Kaynak:
------------------------------------------------
Türkiye, 21. YY’deki kaderini belirleyecek bir hesaplaşma eşiğine doğru hızla sürükleniyor. Kontrolsüz bir sürükleniş bu, dolayısıyla sonucu belirsiz. İktidara el koyan siyasal İslamcı ve faşizan kadro, adeta ülkenin boğazını sıkıyor. Toplum bütün ilerici kazanımlarını terk etmeye zorlanıyor. Ülke, bilgisiz ve görgüsüz bir siyasal kadronun tacizi altında bunalıyor.

Fethullahçı Çete’nin 15 Temmuz 2016 darbesini fırsata çeviren Erdoğan-AKP iktidarı, siyasal İslamcıların bütün fantastik tezlerini yaşama geçirmeye çalışıyor. Siyasal İslamcıların bu yolculuğunda onlara eski rejimin geleneksel faşizan kadro artıklarını toparlamaya çalışan MHP eşlik ediyor.
------------------------------------------------
Çıkarılan Veriler:
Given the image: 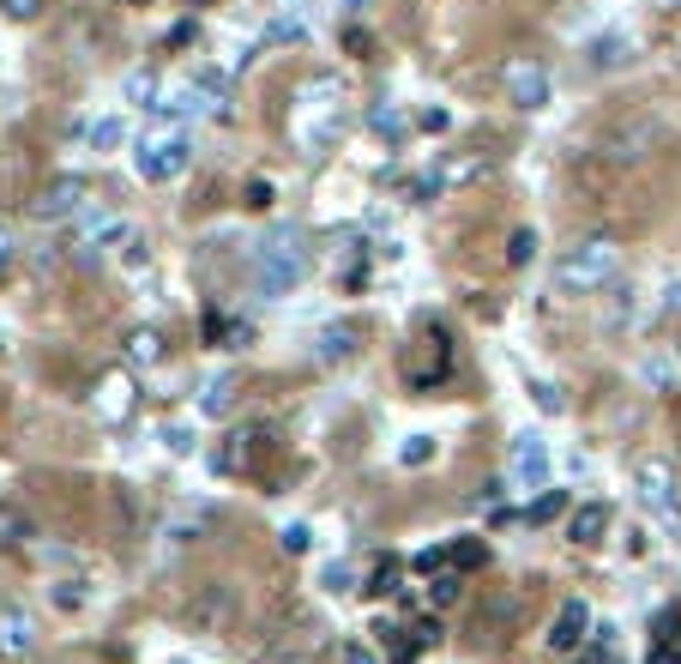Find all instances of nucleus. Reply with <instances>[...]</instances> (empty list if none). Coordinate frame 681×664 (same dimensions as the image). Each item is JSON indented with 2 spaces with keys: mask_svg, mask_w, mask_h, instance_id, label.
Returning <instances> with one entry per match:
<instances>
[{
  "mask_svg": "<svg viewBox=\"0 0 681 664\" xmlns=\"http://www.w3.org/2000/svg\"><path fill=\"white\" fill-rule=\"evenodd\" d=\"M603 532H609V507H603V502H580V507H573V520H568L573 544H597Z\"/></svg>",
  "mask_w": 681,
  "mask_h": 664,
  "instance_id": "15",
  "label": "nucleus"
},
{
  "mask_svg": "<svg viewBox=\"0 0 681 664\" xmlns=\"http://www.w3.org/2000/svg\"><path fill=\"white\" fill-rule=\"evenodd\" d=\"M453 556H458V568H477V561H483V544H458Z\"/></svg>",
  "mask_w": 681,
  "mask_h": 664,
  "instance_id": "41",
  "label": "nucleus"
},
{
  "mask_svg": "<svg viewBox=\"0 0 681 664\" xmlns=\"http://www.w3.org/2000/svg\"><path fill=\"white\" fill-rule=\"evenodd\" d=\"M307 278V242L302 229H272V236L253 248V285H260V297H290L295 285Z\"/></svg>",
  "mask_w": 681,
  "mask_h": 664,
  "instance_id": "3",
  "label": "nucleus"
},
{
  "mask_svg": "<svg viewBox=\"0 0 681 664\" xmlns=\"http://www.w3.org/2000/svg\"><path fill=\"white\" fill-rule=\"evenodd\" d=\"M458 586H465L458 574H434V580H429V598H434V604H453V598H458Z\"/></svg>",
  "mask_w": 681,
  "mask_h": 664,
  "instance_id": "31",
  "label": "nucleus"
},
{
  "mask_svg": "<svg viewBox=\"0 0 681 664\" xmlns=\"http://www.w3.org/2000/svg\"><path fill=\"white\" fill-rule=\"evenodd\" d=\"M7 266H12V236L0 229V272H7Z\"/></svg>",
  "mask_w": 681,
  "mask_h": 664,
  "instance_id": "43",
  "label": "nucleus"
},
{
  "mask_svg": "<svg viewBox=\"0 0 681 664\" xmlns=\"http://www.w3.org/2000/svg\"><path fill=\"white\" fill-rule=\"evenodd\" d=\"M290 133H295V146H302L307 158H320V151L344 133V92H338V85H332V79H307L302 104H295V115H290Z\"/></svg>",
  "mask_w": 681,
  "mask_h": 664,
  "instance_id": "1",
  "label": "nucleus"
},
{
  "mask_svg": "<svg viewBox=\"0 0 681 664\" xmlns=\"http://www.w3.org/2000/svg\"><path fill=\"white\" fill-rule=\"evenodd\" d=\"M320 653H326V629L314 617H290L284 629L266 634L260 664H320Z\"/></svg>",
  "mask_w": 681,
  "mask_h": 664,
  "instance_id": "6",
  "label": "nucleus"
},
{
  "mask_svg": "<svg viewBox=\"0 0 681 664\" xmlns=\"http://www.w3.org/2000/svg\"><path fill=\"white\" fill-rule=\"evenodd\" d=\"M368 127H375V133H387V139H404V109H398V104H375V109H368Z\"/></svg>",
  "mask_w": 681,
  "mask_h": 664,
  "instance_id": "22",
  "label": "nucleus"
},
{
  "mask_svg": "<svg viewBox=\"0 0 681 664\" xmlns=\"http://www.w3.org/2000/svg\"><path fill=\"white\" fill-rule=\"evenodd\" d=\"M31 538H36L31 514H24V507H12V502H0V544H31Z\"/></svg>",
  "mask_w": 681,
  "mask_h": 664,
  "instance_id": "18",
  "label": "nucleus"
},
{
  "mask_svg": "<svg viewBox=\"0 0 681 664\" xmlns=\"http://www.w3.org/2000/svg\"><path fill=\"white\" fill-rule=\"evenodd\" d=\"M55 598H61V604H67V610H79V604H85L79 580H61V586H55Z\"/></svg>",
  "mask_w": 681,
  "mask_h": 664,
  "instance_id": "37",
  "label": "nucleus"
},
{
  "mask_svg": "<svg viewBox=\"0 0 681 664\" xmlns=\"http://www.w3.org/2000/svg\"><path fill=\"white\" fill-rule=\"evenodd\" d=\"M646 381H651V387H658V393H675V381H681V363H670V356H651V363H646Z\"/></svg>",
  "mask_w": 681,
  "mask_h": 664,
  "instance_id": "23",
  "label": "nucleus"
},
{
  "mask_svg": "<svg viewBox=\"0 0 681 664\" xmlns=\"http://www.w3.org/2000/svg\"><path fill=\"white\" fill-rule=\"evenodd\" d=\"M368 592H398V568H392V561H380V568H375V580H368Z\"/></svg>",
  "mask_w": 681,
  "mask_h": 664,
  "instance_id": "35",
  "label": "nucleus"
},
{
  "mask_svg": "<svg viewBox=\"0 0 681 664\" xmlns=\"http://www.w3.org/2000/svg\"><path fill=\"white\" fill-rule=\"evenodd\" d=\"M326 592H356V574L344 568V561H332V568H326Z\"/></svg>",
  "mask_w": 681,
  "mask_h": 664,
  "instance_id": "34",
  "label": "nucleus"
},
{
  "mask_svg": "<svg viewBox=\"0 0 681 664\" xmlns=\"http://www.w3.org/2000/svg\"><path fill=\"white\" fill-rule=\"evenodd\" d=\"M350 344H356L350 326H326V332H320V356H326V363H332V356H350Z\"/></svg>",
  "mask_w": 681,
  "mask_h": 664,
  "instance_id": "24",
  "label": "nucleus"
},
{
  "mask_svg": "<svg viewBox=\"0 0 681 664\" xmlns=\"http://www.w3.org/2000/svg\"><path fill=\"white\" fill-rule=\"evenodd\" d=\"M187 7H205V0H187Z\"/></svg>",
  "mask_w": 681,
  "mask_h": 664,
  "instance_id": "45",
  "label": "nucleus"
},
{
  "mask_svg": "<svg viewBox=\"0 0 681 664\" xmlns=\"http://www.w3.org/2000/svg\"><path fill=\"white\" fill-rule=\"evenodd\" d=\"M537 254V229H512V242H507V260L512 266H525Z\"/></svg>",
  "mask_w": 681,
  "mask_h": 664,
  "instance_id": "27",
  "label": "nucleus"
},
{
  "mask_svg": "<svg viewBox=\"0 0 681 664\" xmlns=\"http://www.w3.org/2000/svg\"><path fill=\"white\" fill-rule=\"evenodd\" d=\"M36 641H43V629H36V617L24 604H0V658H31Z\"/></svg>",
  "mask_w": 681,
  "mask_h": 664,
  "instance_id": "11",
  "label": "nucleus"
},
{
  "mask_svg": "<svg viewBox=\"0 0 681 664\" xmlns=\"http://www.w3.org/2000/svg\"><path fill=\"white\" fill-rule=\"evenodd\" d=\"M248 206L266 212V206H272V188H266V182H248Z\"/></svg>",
------------------------------------------------
Görevler:
A) Kaynak metne göre Erdoğan-AKP iktidarı hangi darbeyi fırsata çevirmiştir?
B) Kaynak metni kaldığı yerden devam ettirin.
Bu kayıtlara ihtiyaç yoktur.

Yanıtlar:
A) Fethullahçı Çete'nin 15 Temmuz 2016 darbesini.

B)
MHP tehlikeli bir oyun oynuyor… Tarihsel sorumluluğunu almadığı bir iktidarın siyasal ve ekonomik rantını toplamaya, 1980’den sonra dışlandığı ve bir ölçüde 90’lı yıllarda geri döndüğü, ama hiçbir zaman etkinlik kuramadığı devlet yapılanması içinde yeniden etkili bir pozisyon tutmaya çalışıyor. Bunun için geniş şekilde kadrolaşıyor. Ancak, bu sürecin kendisini de imha edeceğini göremiyor.

***

Diğer taraftan, toplumsal temeli ve iktidar zemini dağılmaya başlayan Erdoğan-AKP yönetimi siyasal ömrünü uzatmak için giderek daha fazla MHP’ye ihtiyaç duyuyor. Tıpkı bir uyuşturucu bağımlısı gibi, hep daha fazla ihtiyaç duyarak ve taviz vererek ayakta kalmaya çalışıyor. Böylece giderek Devlet Bahçeli ve ekibinin elinde bir rehineye dönüşüyor.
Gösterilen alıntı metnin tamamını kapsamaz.